Task requirements » Every entry needs to be repeated exactly, with nothing left out.

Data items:
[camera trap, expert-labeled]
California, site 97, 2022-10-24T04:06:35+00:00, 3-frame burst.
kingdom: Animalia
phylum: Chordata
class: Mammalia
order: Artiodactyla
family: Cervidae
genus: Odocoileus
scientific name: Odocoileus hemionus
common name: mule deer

Task response »
[camera trap, expert-labeled]
California, site 97, 2022-10-24T04:06:35+00:00, 3-frame burst.
kingdom: Animalia
phylum: Chordata
class: Mammalia
order: Artiodactyla
family: Cervidae
genus: Odocoileus
scientific name: Odocoileus hemionus
common name: mule deer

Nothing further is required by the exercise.